‘Forty May be the New 30, But Our Ovaries Have Not Gotten the Same Makeover’

img_1481Celebrity women like Janet Jackson, Uma Thurman, Nia Long, Kelly Preston  and Laura Linney may have a lot of women into thinking they too can have their first child in their later years.

Celebrities are braving the odds, though people should be cautioned that it is very rare, many older celebrities use expensive medical intervention to deliver their own babies and it’s not as easy as some may think.

According to the Southern California Center for Reproductive Medicine, a woman in her 20s has a 20-25% chance of conceiving naturally per menstrual cycle. In her early 30s, the chance of pregnancy is 15% per cycle.
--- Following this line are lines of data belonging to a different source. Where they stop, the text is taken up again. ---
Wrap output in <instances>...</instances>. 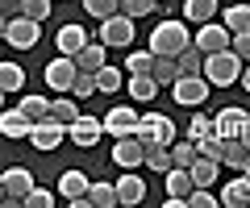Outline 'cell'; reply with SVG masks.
Returning <instances> with one entry per match:
<instances>
[{
  "instance_id": "cell-1",
  "label": "cell",
  "mask_w": 250,
  "mask_h": 208,
  "mask_svg": "<svg viewBox=\"0 0 250 208\" xmlns=\"http://www.w3.org/2000/svg\"><path fill=\"white\" fill-rule=\"evenodd\" d=\"M200 75L208 79V88H229V83H238V75H242V58L225 46V50H217V55H205V71Z\"/></svg>"
},
{
  "instance_id": "cell-2",
  "label": "cell",
  "mask_w": 250,
  "mask_h": 208,
  "mask_svg": "<svg viewBox=\"0 0 250 208\" xmlns=\"http://www.w3.org/2000/svg\"><path fill=\"white\" fill-rule=\"evenodd\" d=\"M184 46H192V34H188V25H179V21H163V25L150 29V55H171L175 58Z\"/></svg>"
},
{
  "instance_id": "cell-3",
  "label": "cell",
  "mask_w": 250,
  "mask_h": 208,
  "mask_svg": "<svg viewBox=\"0 0 250 208\" xmlns=\"http://www.w3.org/2000/svg\"><path fill=\"white\" fill-rule=\"evenodd\" d=\"M4 42H9L13 50H34V46L42 42V21L25 17V13L9 17V25H4Z\"/></svg>"
},
{
  "instance_id": "cell-4",
  "label": "cell",
  "mask_w": 250,
  "mask_h": 208,
  "mask_svg": "<svg viewBox=\"0 0 250 208\" xmlns=\"http://www.w3.org/2000/svg\"><path fill=\"white\" fill-rule=\"evenodd\" d=\"M138 142L142 146H150V142H159V146H171L175 142V121L171 117H163V113H146V117H138Z\"/></svg>"
},
{
  "instance_id": "cell-5",
  "label": "cell",
  "mask_w": 250,
  "mask_h": 208,
  "mask_svg": "<svg viewBox=\"0 0 250 208\" xmlns=\"http://www.w3.org/2000/svg\"><path fill=\"white\" fill-rule=\"evenodd\" d=\"M171 96H175V104L200 109V104L208 100V79H205V75H175V83H171Z\"/></svg>"
},
{
  "instance_id": "cell-6",
  "label": "cell",
  "mask_w": 250,
  "mask_h": 208,
  "mask_svg": "<svg viewBox=\"0 0 250 208\" xmlns=\"http://www.w3.org/2000/svg\"><path fill=\"white\" fill-rule=\"evenodd\" d=\"M34 188V175L25 171V167H9V171L0 175V191H4V200L0 204H9V208H17L21 200H25V191Z\"/></svg>"
},
{
  "instance_id": "cell-7",
  "label": "cell",
  "mask_w": 250,
  "mask_h": 208,
  "mask_svg": "<svg viewBox=\"0 0 250 208\" xmlns=\"http://www.w3.org/2000/svg\"><path fill=\"white\" fill-rule=\"evenodd\" d=\"M75 58L71 55H59V58H50L46 63V71H42V79H46V88L50 92H71V79H75Z\"/></svg>"
},
{
  "instance_id": "cell-8",
  "label": "cell",
  "mask_w": 250,
  "mask_h": 208,
  "mask_svg": "<svg viewBox=\"0 0 250 208\" xmlns=\"http://www.w3.org/2000/svg\"><path fill=\"white\" fill-rule=\"evenodd\" d=\"M62 137H67V125H62V121H54L50 113H46L42 121H34V129H29V142H34L38 150H59Z\"/></svg>"
},
{
  "instance_id": "cell-9",
  "label": "cell",
  "mask_w": 250,
  "mask_h": 208,
  "mask_svg": "<svg viewBox=\"0 0 250 208\" xmlns=\"http://www.w3.org/2000/svg\"><path fill=\"white\" fill-rule=\"evenodd\" d=\"M100 42L104 46H129L134 42V17H125V13L104 17L100 21Z\"/></svg>"
},
{
  "instance_id": "cell-10",
  "label": "cell",
  "mask_w": 250,
  "mask_h": 208,
  "mask_svg": "<svg viewBox=\"0 0 250 208\" xmlns=\"http://www.w3.org/2000/svg\"><path fill=\"white\" fill-rule=\"evenodd\" d=\"M67 137H71L75 146H83V150H92V146L104 137V125H100V117H88V113H80V117L67 125Z\"/></svg>"
},
{
  "instance_id": "cell-11",
  "label": "cell",
  "mask_w": 250,
  "mask_h": 208,
  "mask_svg": "<svg viewBox=\"0 0 250 208\" xmlns=\"http://www.w3.org/2000/svg\"><path fill=\"white\" fill-rule=\"evenodd\" d=\"M100 125L113 137H129V133H138V113L129 109V104H117V109H108L104 117H100Z\"/></svg>"
},
{
  "instance_id": "cell-12",
  "label": "cell",
  "mask_w": 250,
  "mask_h": 208,
  "mask_svg": "<svg viewBox=\"0 0 250 208\" xmlns=\"http://www.w3.org/2000/svg\"><path fill=\"white\" fill-rule=\"evenodd\" d=\"M192 46H196L200 55H217V50H225V46H229V29L205 21V25L196 29V38H192Z\"/></svg>"
},
{
  "instance_id": "cell-13",
  "label": "cell",
  "mask_w": 250,
  "mask_h": 208,
  "mask_svg": "<svg viewBox=\"0 0 250 208\" xmlns=\"http://www.w3.org/2000/svg\"><path fill=\"white\" fill-rule=\"evenodd\" d=\"M113 163L121 167V171H134V167H142V142H138L134 133H129V137H117V146H113Z\"/></svg>"
},
{
  "instance_id": "cell-14",
  "label": "cell",
  "mask_w": 250,
  "mask_h": 208,
  "mask_svg": "<svg viewBox=\"0 0 250 208\" xmlns=\"http://www.w3.org/2000/svg\"><path fill=\"white\" fill-rule=\"evenodd\" d=\"M246 121H250L246 113H242L238 104H229V109H221V113L213 117V133H217V137H238Z\"/></svg>"
},
{
  "instance_id": "cell-15",
  "label": "cell",
  "mask_w": 250,
  "mask_h": 208,
  "mask_svg": "<svg viewBox=\"0 0 250 208\" xmlns=\"http://www.w3.org/2000/svg\"><path fill=\"white\" fill-rule=\"evenodd\" d=\"M113 188H117V204H142L146 200V183H142V175H134V171H125Z\"/></svg>"
},
{
  "instance_id": "cell-16",
  "label": "cell",
  "mask_w": 250,
  "mask_h": 208,
  "mask_svg": "<svg viewBox=\"0 0 250 208\" xmlns=\"http://www.w3.org/2000/svg\"><path fill=\"white\" fill-rule=\"evenodd\" d=\"M29 129H34V121L21 109H0V133L4 137H29Z\"/></svg>"
},
{
  "instance_id": "cell-17",
  "label": "cell",
  "mask_w": 250,
  "mask_h": 208,
  "mask_svg": "<svg viewBox=\"0 0 250 208\" xmlns=\"http://www.w3.org/2000/svg\"><path fill=\"white\" fill-rule=\"evenodd\" d=\"M54 42H59V55H71V58H75L83 46H88V34H83V25H75V21H71V25L59 29V38H54Z\"/></svg>"
},
{
  "instance_id": "cell-18",
  "label": "cell",
  "mask_w": 250,
  "mask_h": 208,
  "mask_svg": "<svg viewBox=\"0 0 250 208\" xmlns=\"http://www.w3.org/2000/svg\"><path fill=\"white\" fill-rule=\"evenodd\" d=\"M221 204H225V208H242V204L250 208V175H242V171H238V179H229V183H225Z\"/></svg>"
},
{
  "instance_id": "cell-19",
  "label": "cell",
  "mask_w": 250,
  "mask_h": 208,
  "mask_svg": "<svg viewBox=\"0 0 250 208\" xmlns=\"http://www.w3.org/2000/svg\"><path fill=\"white\" fill-rule=\"evenodd\" d=\"M104 63H108V46L104 42H88L80 55H75V67H80V71H96V67H104Z\"/></svg>"
},
{
  "instance_id": "cell-20",
  "label": "cell",
  "mask_w": 250,
  "mask_h": 208,
  "mask_svg": "<svg viewBox=\"0 0 250 208\" xmlns=\"http://www.w3.org/2000/svg\"><path fill=\"white\" fill-rule=\"evenodd\" d=\"M217 158H205V154H196V163L188 167V175H192V183H196V188H213L217 183Z\"/></svg>"
},
{
  "instance_id": "cell-21",
  "label": "cell",
  "mask_w": 250,
  "mask_h": 208,
  "mask_svg": "<svg viewBox=\"0 0 250 208\" xmlns=\"http://www.w3.org/2000/svg\"><path fill=\"white\" fill-rule=\"evenodd\" d=\"M175 75H179L175 58H171V55H154V63H150V79L159 83V88H171V83H175Z\"/></svg>"
},
{
  "instance_id": "cell-22",
  "label": "cell",
  "mask_w": 250,
  "mask_h": 208,
  "mask_svg": "<svg viewBox=\"0 0 250 208\" xmlns=\"http://www.w3.org/2000/svg\"><path fill=\"white\" fill-rule=\"evenodd\" d=\"M217 163L242 171V163H246V146H242V137H221V158H217Z\"/></svg>"
},
{
  "instance_id": "cell-23",
  "label": "cell",
  "mask_w": 250,
  "mask_h": 208,
  "mask_svg": "<svg viewBox=\"0 0 250 208\" xmlns=\"http://www.w3.org/2000/svg\"><path fill=\"white\" fill-rule=\"evenodd\" d=\"M59 196H67V200L88 196V175H83V171H62V179H59Z\"/></svg>"
},
{
  "instance_id": "cell-24",
  "label": "cell",
  "mask_w": 250,
  "mask_h": 208,
  "mask_svg": "<svg viewBox=\"0 0 250 208\" xmlns=\"http://www.w3.org/2000/svg\"><path fill=\"white\" fill-rule=\"evenodd\" d=\"M184 17L192 21V25H205V21L217 17V0H188V4H184Z\"/></svg>"
},
{
  "instance_id": "cell-25",
  "label": "cell",
  "mask_w": 250,
  "mask_h": 208,
  "mask_svg": "<svg viewBox=\"0 0 250 208\" xmlns=\"http://www.w3.org/2000/svg\"><path fill=\"white\" fill-rule=\"evenodd\" d=\"M167 154H171V167H192L196 163V142H192V137H184V142H171L167 146Z\"/></svg>"
},
{
  "instance_id": "cell-26",
  "label": "cell",
  "mask_w": 250,
  "mask_h": 208,
  "mask_svg": "<svg viewBox=\"0 0 250 208\" xmlns=\"http://www.w3.org/2000/svg\"><path fill=\"white\" fill-rule=\"evenodd\" d=\"M175 67H179V75H200L205 71V55H200L196 46H184L175 55Z\"/></svg>"
},
{
  "instance_id": "cell-27",
  "label": "cell",
  "mask_w": 250,
  "mask_h": 208,
  "mask_svg": "<svg viewBox=\"0 0 250 208\" xmlns=\"http://www.w3.org/2000/svg\"><path fill=\"white\" fill-rule=\"evenodd\" d=\"M125 92H129L134 100H142V104H146V100H154V96H159V83H154L150 75H129Z\"/></svg>"
},
{
  "instance_id": "cell-28",
  "label": "cell",
  "mask_w": 250,
  "mask_h": 208,
  "mask_svg": "<svg viewBox=\"0 0 250 208\" xmlns=\"http://www.w3.org/2000/svg\"><path fill=\"white\" fill-rule=\"evenodd\" d=\"M221 21H225V29H229V34L250 29V4H229V9L221 13Z\"/></svg>"
},
{
  "instance_id": "cell-29",
  "label": "cell",
  "mask_w": 250,
  "mask_h": 208,
  "mask_svg": "<svg viewBox=\"0 0 250 208\" xmlns=\"http://www.w3.org/2000/svg\"><path fill=\"white\" fill-rule=\"evenodd\" d=\"M142 167H150V171H167V167H171V154H167V146H159V142L142 146Z\"/></svg>"
},
{
  "instance_id": "cell-30",
  "label": "cell",
  "mask_w": 250,
  "mask_h": 208,
  "mask_svg": "<svg viewBox=\"0 0 250 208\" xmlns=\"http://www.w3.org/2000/svg\"><path fill=\"white\" fill-rule=\"evenodd\" d=\"M88 200L92 208H117V188L113 183H88Z\"/></svg>"
},
{
  "instance_id": "cell-31",
  "label": "cell",
  "mask_w": 250,
  "mask_h": 208,
  "mask_svg": "<svg viewBox=\"0 0 250 208\" xmlns=\"http://www.w3.org/2000/svg\"><path fill=\"white\" fill-rule=\"evenodd\" d=\"M17 109L25 113L29 121H42L46 113H50V100H46V96H38V92H29V96H21V104H17Z\"/></svg>"
},
{
  "instance_id": "cell-32",
  "label": "cell",
  "mask_w": 250,
  "mask_h": 208,
  "mask_svg": "<svg viewBox=\"0 0 250 208\" xmlns=\"http://www.w3.org/2000/svg\"><path fill=\"white\" fill-rule=\"evenodd\" d=\"M25 88V71L17 63H0V92H21Z\"/></svg>"
},
{
  "instance_id": "cell-33",
  "label": "cell",
  "mask_w": 250,
  "mask_h": 208,
  "mask_svg": "<svg viewBox=\"0 0 250 208\" xmlns=\"http://www.w3.org/2000/svg\"><path fill=\"white\" fill-rule=\"evenodd\" d=\"M92 75H96V92H121V71H117V67H96V71H92Z\"/></svg>"
},
{
  "instance_id": "cell-34",
  "label": "cell",
  "mask_w": 250,
  "mask_h": 208,
  "mask_svg": "<svg viewBox=\"0 0 250 208\" xmlns=\"http://www.w3.org/2000/svg\"><path fill=\"white\" fill-rule=\"evenodd\" d=\"M50 117L62 121V125H71V121L80 117V109H75V100H71V96H59V100H50Z\"/></svg>"
},
{
  "instance_id": "cell-35",
  "label": "cell",
  "mask_w": 250,
  "mask_h": 208,
  "mask_svg": "<svg viewBox=\"0 0 250 208\" xmlns=\"http://www.w3.org/2000/svg\"><path fill=\"white\" fill-rule=\"evenodd\" d=\"M154 4H159V0H117V13H125V17H150L154 13Z\"/></svg>"
},
{
  "instance_id": "cell-36",
  "label": "cell",
  "mask_w": 250,
  "mask_h": 208,
  "mask_svg": "<svg viewBox=\"0 0 250 208\" xmlns=\"http://www.w3.org/2000/svg\"><path fill=\"white\" fill-rule=\"evenodd\" d=\"M71 92H75V100H88V96H96V75H92V71H75Z\"/></svg>"
},
{
  "instance_id": "cell-37",
  "label": "cell",
  "mask_w": 250,
  "mask_h": 208,
  "mask_svg": "<svg viewBox=\"0 0 250 208\" xmlns=\"http://www.w3.org/2000/svg\"><path fill=\"white\" fill-rule=\"evenodd\" d=\"M150 63H154L150 50H134V55L125 58V71H129V75H150Z\"/></svg>"
},
{
  "instance_id": "cell-38",
  "label": "cell",
  "mask_w": 250,
  "mask_h": 208,
  "mask_svg": "<svg viewBox=\"0 0 250 208\" xmlns=\"http://www.w3.org/2000/svg\"><path fill=\"white\" fill-rule=\"evenodd\" d=\"M184 204H188V208H217L221 200H217V196H213L208 188H192V191H188V200H184Z\"/></svg>"
},
{
  "instance_id": "cell-39",
  "label": "cell",
  "mask_w": 250,
  "mask_h": 208,
  "mask_svg": "<svg viewBox=\"0 0 250 208\" xmlns=\"http://www.w3.org/2000/svg\"><path fill=\"white\" fill-rule=\"evenodd\" d=\"M21 204H25V208H54V191H46V188H29Z\"/></svg>"
},
{
  "instance_id": "cell-40",
  "label": "cell",
  "mask_w": 250,
  "mask_h": 208,
  "mask_svg": "<svg viewBox=\"0 0 250 208\" xmlns=\"http://www.w3.org/2000/svg\"><path fill=\"white\" fill-rule=\"evenodd\" d=\"M83 9H88V17L104 21V17H113V13H117V0H83Z\"/></svg>"
},
{
  "instance_id": "cell-41",
  "label": "cell",
  "mask_w": 250,
  "mask_h": 208,
  "mask_svg": "<svg viewBox=\"0 0 250 208\" xmlns=\"http://www.w3.org/2000/svg\"><path fill=\"white\" fill-rule=\"evenodd\" d=\"M196 154H205V158H221V137H217V133L196 137Z\"/></svg>"
},
{
  "instance_id": "cell-42",
  "label": "cell",
  "mask_w": 250,
  "mask_h": 208,
  "mask_svg": "<svg viewBox=\"0 0 250 208\" xmlns=\"http://www.w3.org/2000/svg\"><path fill=\"white\" fill-rule=\"evenodd\" d=\"M229 50L242 58V63H250V29H242V34H229Z\"/></svg>"
},
{
  "instance_id": "cell-43",
  "label": "cell",
  "mask_w": 250,
  "mask_h": 208,
  "mask_svg": "<svg viewBox=\"0 0 250 208\" xmlns=\"http://www.w3.org/2000/svg\"><path fill=\"white\" fill-rule=\"evenodd\" d=\"M21 13L34 17V21H46L50 17V0H21Z\"/></svg>"
},
{
  "instance_id": "cell-44",
  "label": "cell",
  "mask_w": 250,
  "mask_h": 208,
  "mask_svg": "<svg viewBox=\"0 0 250 208\" xmlns=\"http://www.w3.org/2000/svg\"><path fill=\"white\" fill-rule=\"evenodd\" d=\"M205 133H213V117H205V113H196V117L188 121V137L196 142V137H205Z\"/></svg>"
},
{
  "instance_id": "cell-45",
  "label": "cell",
  "mask_w": 250,
  "mask_h": 208,
  "mask_svg": "<svg viewBox=\"0 0 250 208\" xmlns=\"http://www.w3.org/2000/svg\"><path fill=\"white\" fill-rule=\"evenodd\" d=\"M21 13V0H0V17H17Z\"/></svg>"
},
{
  "instance_id": "cell-46",
  "label": "cell",
  "mask_w": 250,
  "mask_h": 208,
  "mask_svg": "<svg viewBox=\"0 0 250 208\" xmlns=\"http://www.w3.org/2000/svg\"><path fill=\"white\" fill-rule=\"evenodd\" d=\"M238 79H242V88L250 92V63H242V75H238Z\"/></svg>"
},
{
  "instance_id": "cell-47",
  "label": "cell",
  "mask_w": 250,
  "mask_h": 208,
  "mask_svg": "<svg viewBox=\"0 0 250 208\" xmlns=\"http://www.w3.org/2000/svg\"><path fill=\"white\" fill-rule=\"evenodd\" d=\"M238 137H242V146H246V150H250V121H246V125H242V133H238Z\"/></svg>"
},
{
  "instance_id": "cell-48",
  "label": "cell",
  "mask_w": 250,
  "mask_h": 208,
  "mask_svg": "<svg viewBox=\"0 0 250 208\" xmlns=\"http://www.w3.org/2000/svg\"><path fill=\"white\" fill-rule=\"evenodd\" d=\"M242 175H250V150H246V163H242Z\"/></svg>"
},
{
  "instance_id": "cell-49",
  "label": "cell",
  "mask_w": 250,
  "mask_h": 208,
  "mask_svg": "<svg viewBox=\"0 0 250 208\" xmlns=\"http://www.w3.org/2000/svg\"><path fill=\"white\" fill-rule=\"evenodd\" d=\"M4 25H9V17H0V42H4Z\"/></svg>"
},
{
  "instance_id": "cell-50",
  "label": "cell",
  "mask_w": 250,
  "mask_h": 208,
  "mask_svg": "<svg viewBox=\"0 0 250 208\" xmlns=\"http://www.w3.org/2000/svg\"><path fill=\"white\" fill-rule=\"evenodd\" d=\"M0 109H4V92H0Z\"/></svg>"
},
{
  "instance_id": "cell-51",
  "label": "cell",
  "mask_w": 250,
  "mask_h": 208,
  "mask_svg": "<svg viewBox=\"0 0 250 208\" xmlns=\"http://www.w3.org/2000/svg\"><path fill=\"white\" fill-rule=\"evenodd\" d=\"M0 200H4V191H0Z\"/></svg>"
}]
</instances>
After 35, the odds of pregnancy without medical intervention are at 10%. After 40, that number falls to 5%, and women over 45 have a 1% chance of conception.


“We see celebrities having kids seemingly without any problems and we have no idea what they went through,” Tanya Selvaratham relays in her new book “The Big Lie: Motherhood, Feminism and the Reality of the Biological Clock”. “We see the end result, but not the struggle.”

Forty may be the new 30, but our ovaries have not gotten the same makeover, columnist Wendy Sachs notes in an opinion piece about the advent of older celeb moms. Even with all the advances in reproductive technology, our eggs have a finite shelf life and the odds of having a child over 40 years old are shockingly slim.
A lot of women who delay starting a family unwittingly fall into the new statistic which states that the number of childless women in the United States today is growing.
About 18% of women in the United States don’t have children by the end of their childbearing years, according to a Pew study conducted in 2008,. In 2008, there were 1.9 million childless women between 40 and 44, compared with 580,000 in 1976.